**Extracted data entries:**
= = = =

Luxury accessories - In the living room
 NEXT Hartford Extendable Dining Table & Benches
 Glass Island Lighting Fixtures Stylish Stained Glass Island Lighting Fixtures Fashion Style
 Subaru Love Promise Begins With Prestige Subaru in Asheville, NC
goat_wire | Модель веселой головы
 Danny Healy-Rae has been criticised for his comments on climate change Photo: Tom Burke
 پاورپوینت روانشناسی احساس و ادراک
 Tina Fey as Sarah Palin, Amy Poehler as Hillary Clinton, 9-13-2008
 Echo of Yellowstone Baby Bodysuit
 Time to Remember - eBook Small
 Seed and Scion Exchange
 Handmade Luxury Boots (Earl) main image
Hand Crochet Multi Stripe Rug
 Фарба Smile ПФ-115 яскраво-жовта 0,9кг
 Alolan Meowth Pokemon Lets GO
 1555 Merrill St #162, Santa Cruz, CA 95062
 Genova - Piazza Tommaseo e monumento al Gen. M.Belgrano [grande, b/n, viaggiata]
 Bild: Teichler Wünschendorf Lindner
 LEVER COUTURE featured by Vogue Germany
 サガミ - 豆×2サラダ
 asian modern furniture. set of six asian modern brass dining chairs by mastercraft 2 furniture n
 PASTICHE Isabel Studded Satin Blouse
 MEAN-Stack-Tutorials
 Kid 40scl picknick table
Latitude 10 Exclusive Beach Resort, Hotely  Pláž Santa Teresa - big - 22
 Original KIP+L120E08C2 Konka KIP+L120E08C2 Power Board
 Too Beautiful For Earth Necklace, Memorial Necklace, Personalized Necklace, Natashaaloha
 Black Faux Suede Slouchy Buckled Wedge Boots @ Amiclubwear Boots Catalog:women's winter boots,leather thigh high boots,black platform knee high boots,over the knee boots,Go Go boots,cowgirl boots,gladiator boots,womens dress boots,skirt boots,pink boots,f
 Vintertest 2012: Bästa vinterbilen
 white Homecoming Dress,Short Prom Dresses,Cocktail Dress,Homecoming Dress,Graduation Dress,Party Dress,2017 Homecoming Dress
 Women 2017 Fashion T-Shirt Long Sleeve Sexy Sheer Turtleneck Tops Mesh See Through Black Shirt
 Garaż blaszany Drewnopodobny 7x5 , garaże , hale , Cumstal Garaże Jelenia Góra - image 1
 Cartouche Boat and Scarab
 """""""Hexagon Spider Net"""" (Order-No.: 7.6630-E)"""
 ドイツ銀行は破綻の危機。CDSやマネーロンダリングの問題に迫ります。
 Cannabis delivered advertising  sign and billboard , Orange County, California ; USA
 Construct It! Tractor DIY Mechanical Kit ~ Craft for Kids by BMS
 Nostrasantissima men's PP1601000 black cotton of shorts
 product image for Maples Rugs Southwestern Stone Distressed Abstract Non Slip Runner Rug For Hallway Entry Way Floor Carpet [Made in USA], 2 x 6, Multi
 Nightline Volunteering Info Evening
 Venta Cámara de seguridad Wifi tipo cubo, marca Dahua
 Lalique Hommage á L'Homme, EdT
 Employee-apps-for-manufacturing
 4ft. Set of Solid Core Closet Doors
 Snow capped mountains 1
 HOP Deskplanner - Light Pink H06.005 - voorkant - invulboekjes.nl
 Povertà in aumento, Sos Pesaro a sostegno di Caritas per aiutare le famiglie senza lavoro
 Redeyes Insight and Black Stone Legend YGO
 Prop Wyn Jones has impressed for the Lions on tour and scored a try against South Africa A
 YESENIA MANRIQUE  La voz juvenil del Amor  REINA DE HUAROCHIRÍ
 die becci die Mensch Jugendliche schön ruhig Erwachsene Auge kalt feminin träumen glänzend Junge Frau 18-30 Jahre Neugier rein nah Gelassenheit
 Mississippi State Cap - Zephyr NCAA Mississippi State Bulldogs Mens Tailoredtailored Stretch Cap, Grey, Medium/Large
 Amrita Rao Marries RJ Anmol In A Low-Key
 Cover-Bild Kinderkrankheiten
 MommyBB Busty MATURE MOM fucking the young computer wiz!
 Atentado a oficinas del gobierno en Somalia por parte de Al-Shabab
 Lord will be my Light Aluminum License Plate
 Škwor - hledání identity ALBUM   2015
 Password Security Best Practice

= = = =

**Task directions:**
Print all the entries above. Keep each one exact.

**Finished task:**
Luxury accessories - In the living room
 NEXT Hartford Extendable Dining Table & Benches
 Glass Island Lighting Fixtures Stylish Stained Glass Island Lighting Fixtures Fashion Style
 Subaru Love Promise Begins With Prestige Subaru in Asheville, NC
goat_wire | Модель веселой головы
 Danny Healy-Rae has been criticised for his comments on climate change Photo: Tom Burke
 پاورپوینت روانشناسی احساس و ادراک
 Tina Fey as Sarah Palin, Amy Poehler as Hillary Clinton, 9-13-2008
 Echo of Yellowstone Baby Bodysuit
 Time to Remember - eBook Small
 Seed and Scion Exchange
 Handmade Luxury Boots (Earl) main image
Hand Crochet Multi Stripe Rug
 Фарба Smile ПФ-115 яскраво-жовта 0,9кг
 Alolan Meowth Pokemon Lets GO
 1555 Merrill St #162, Santa Cruz, CA 95062
 Genova - Piazza Tommaseo e monumento al Gen. M.Belgrano [grande, b/n, viaggiata]
 Bild: Teichler Wünschendorf Lindner
 LEVER COUTURE featured by Vogue Germany
 サガミ - 豆×2サラダ
 asian modern furniture. set of six asian modern brass dining chairs by mastercraft 2 furniture n
 PASTICHE Isabel Studded Satin Blouse
 MEAN-Stack-Tutorials
 Kid 40scl picknick table
Latitude 10 Exclusive Beach Resort, Hotely  Pláž Santa Teresa - big - 22
 Original KIP+L120E08C2 Konka KIP+L120E08C2 Power Board
 Too Beautiful For Earth Necklace, Memorial Necklace, Personalized Necklace, Natashaaloha
 Black Faux Suede Slouchy Buckled Wedge Boots @ Amiclubwear Boots Catalog:women's winter boots,leather thigh high boots,black platform knee high boots,over the knee boots,Go Go boots,cowgirl boots,gladiator boots,womens dress boots,skirt boots,pink boots,f
 Vintertest 2012: Bästa vinterbilen
 white Homecoming Dress,Short Prom Dresses,Cocktail Dress,Homecoming Dress,Graduation Dress,Party Dress,2017 Homecoming Dress
 Women 2017 Fashion T-Shirt Long Sleeve Sexy Sheer Turtleneck Tops Mesh See Through Black Shirt
 Garaż blaszany Drewnopodobny 7x5 , garaże , hale , Cumstal Garaże Jelenia Góra - image 1
 Cartouche Boat and Scarab
 """""""Hexagon Spider Net"""" (Order-No.: 7.6630-E)"""
 ドイツ銀行は破綻の危機。CDSやマネーロンダリングの問題に迫ります。
 Cannabis delivered advertising  sign and billboard , Orange County, California ; USA
 Construct It! Tractor DIY Mechanical Kit ~ Craft for Kids by BMS
 Nostrasantissima men's PP1601000 black cotton of shorts
 product image for Maples Rugs Southwestern Stone Distressed Abstract Non Slip Runner Rug For Hallway Entry Way Floor Carpet [Made in USA], 2 x 6, Multi
 Nightline Volunteering Info Evening
 Venta Cámara de seguridad Wifi tipo cubo, marca Dahua
 Lalique Hommage á L'Homme, EdT
 Employee-apps-for-manufacturing
 4ft. Set of Solid Core Closet Doors
 Snow capped mountains 1
 HOP Deskplanner - Light Pink H06.005 - voorkant - invulboekjes.nl
 Povertà in aumento, Sos Pesaro a sostegno di Caritas per aiutare le famiglie senza lavoro
 Redeyes Insight and Black Stone Legend YGO
 Prop Wyn Jones has impressed for the Lions on tour and scored a try against South Africa A
 YESENIA MANRIQUE  La voz juvenil del Amor  REINA DE HUAROCHIRÍ
 die becci die Mensch Jugendliche schön ruhig Erwachsene Auge kalt feminin träumen glänzend Junge Frau 18-30 Jahre Neugier rein nah Gelassenheit
 Mississippi State Cap - Zephyr NCAA Mississippi State Bulldogs Mens Tailoredtailored Stretch Cap, Grey, Medium/Large
 Amrita Rao Marries RJ Anmol In A Low-Key
 Cover-Bild Kinderkrankheiten
 MommyBB Busty MATURE MOM fucking the young computer wiz!
 Atentado a oficinas del gobierno en Somalia por parte de Al-Shabab
 Lord will be my Light Aluminum License Plate
 Škwor - hledání identity ALBUM   2015
 Password Security Best Practice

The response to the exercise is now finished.